**INSTRUCTIONS TO FOLLOW:**
What you give back should be exactly the lines from the one with "order: Carnivora" through the end of the data, without the pictures.

**SOURCE MATERIAL:**

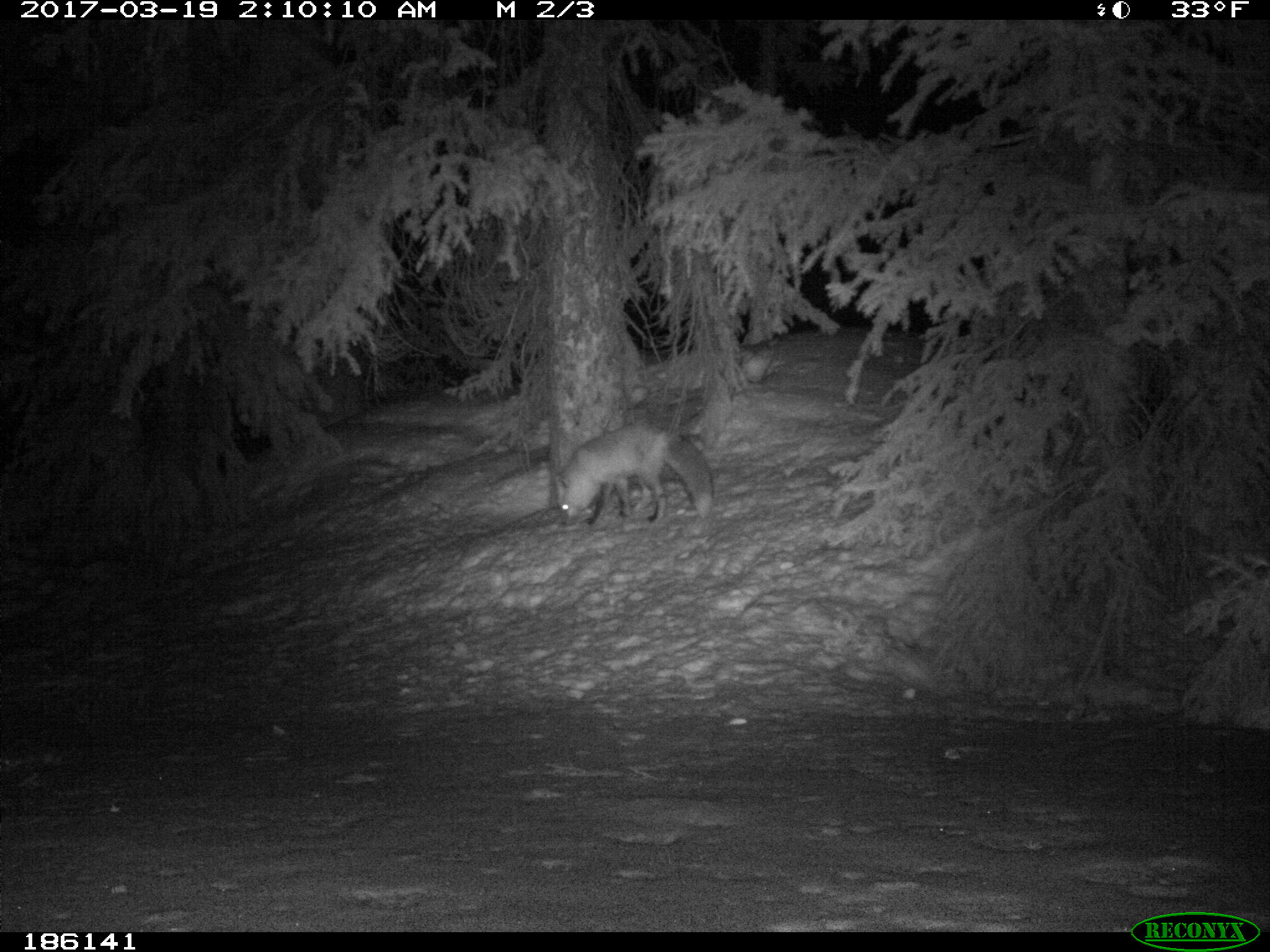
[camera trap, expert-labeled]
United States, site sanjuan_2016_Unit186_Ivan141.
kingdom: Animalia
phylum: Chordata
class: Mammalia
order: Carnivora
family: Canidae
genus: Vulpes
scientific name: Vulpes vulpes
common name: red fox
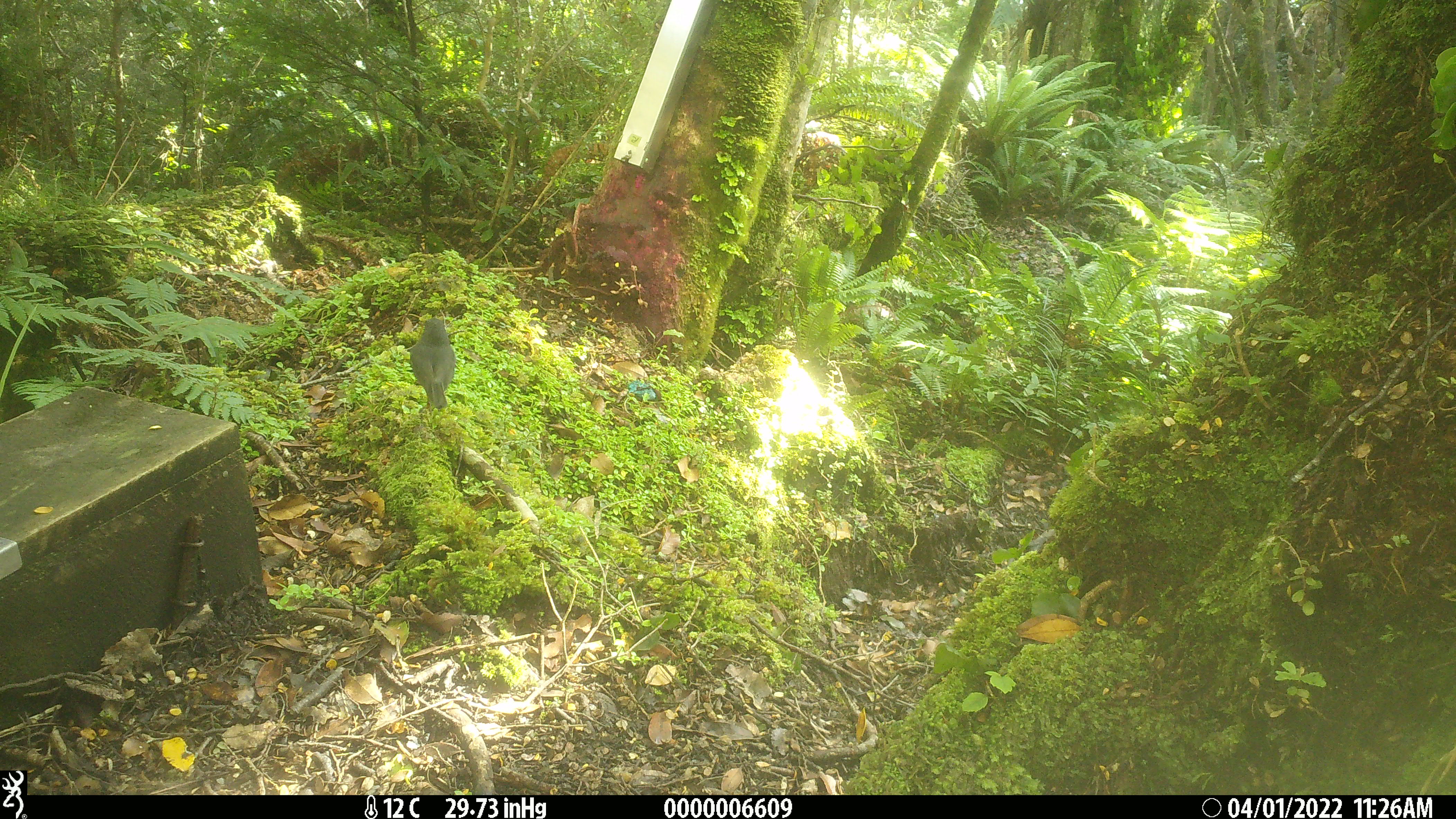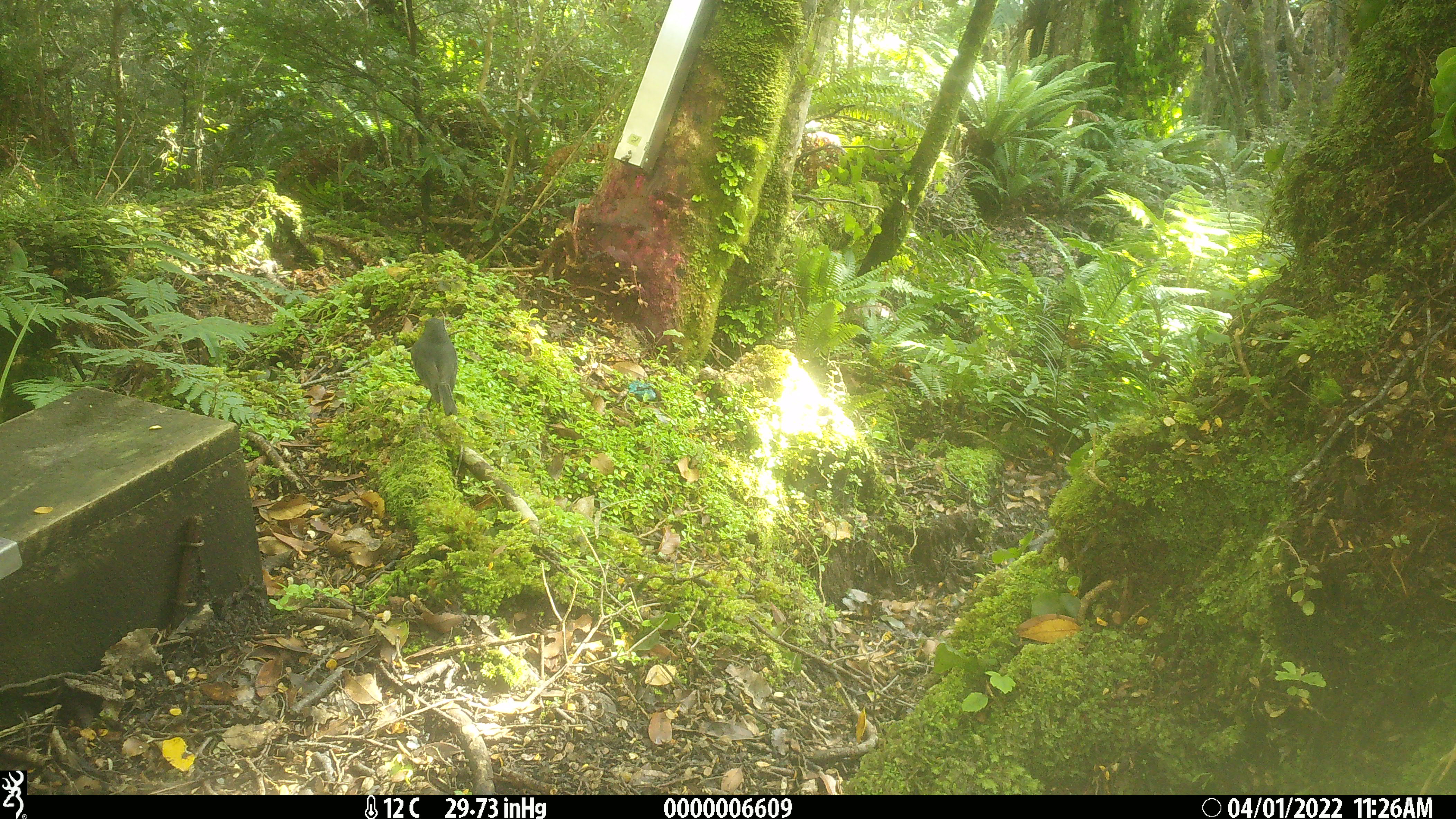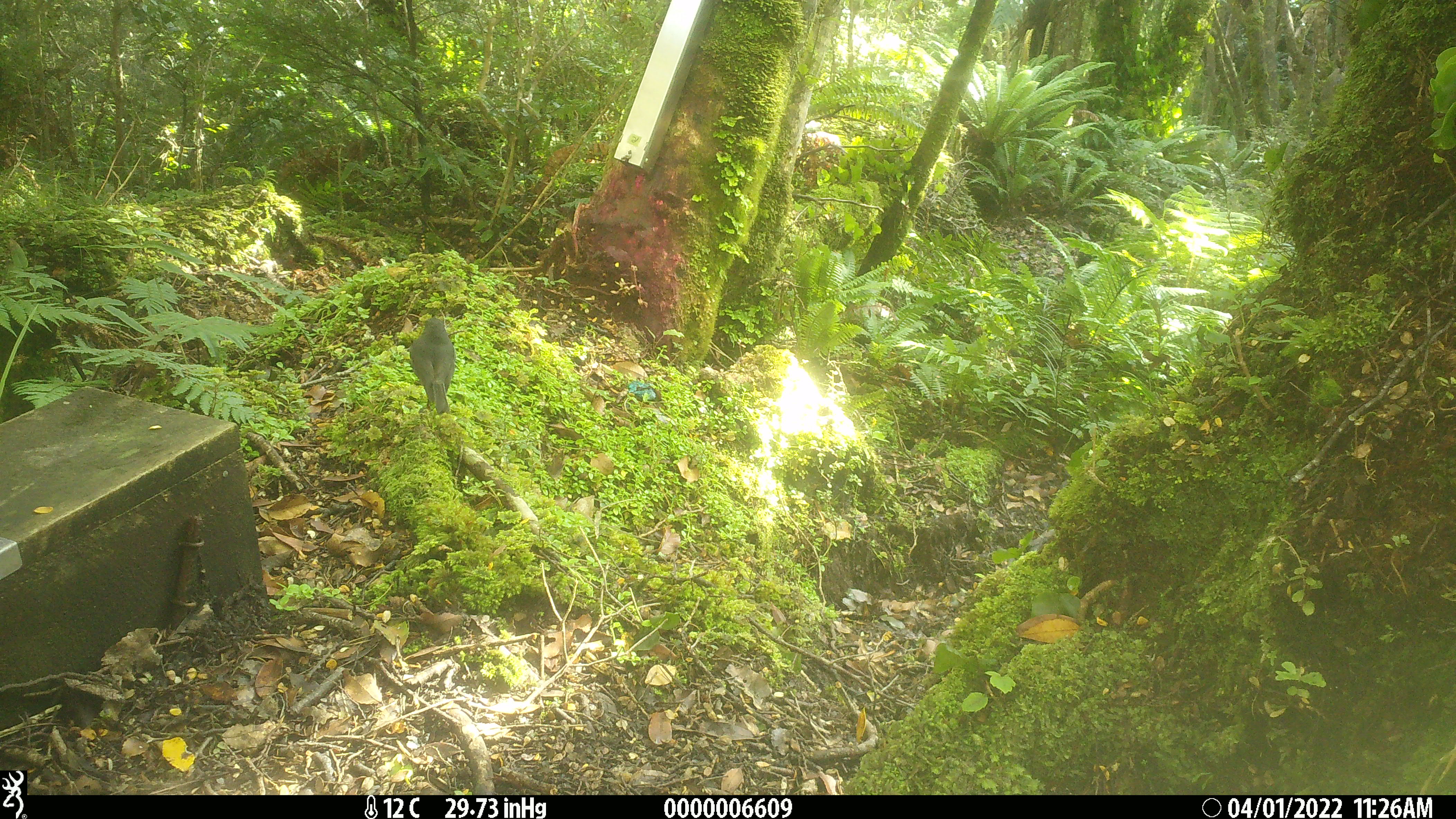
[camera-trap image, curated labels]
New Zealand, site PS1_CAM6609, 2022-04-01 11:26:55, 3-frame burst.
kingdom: Animalia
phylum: Chordata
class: Aves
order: Passeriformes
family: Petroicidae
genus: Petroica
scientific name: Petroica australis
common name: new zealand robin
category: robin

**EXERCISE RESULT:**
order: Carnivora
family: Canidae
genus: Vulpes
scientific name: Vulpes vulpes
common name: red fox
[camera-trap image, curated labels]
New Zealand, site PS1_CAM6609, 2022-04-01 11:26:55, 3-frame burst.
kingdom: Animalia
phylum: Chordata
class: Aves
order: Passeriformes
family: Petroicidae
genus: Petroica
scientific name: Petroica australis
common name: new zealand robin
category: robin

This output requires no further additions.